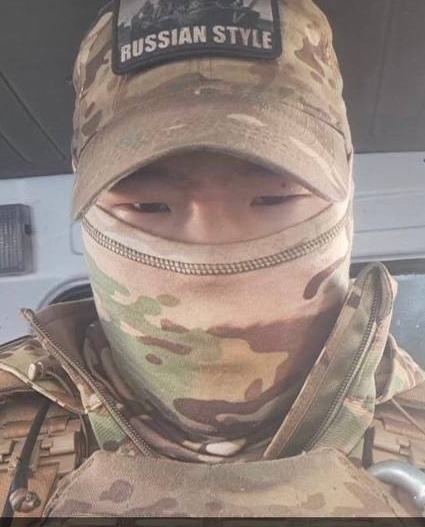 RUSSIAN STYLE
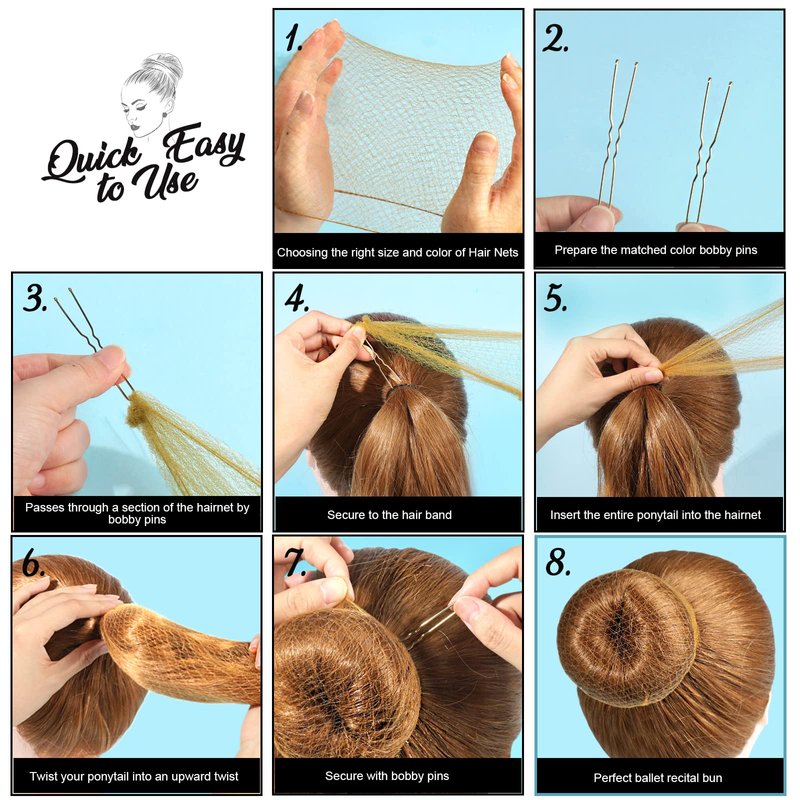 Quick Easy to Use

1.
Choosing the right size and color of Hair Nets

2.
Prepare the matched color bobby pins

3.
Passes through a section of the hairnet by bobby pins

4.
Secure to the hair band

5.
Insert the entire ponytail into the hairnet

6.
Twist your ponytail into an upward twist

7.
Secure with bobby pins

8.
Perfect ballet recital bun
========
**ACTIVITY:** Filter the entries and copy out every line with the word "pins".

**EXPECTED OUTPUT:**
Prepare the matched color bobby pins
Passes through a section of the hairnet by bobby pins
Secure with bobby pins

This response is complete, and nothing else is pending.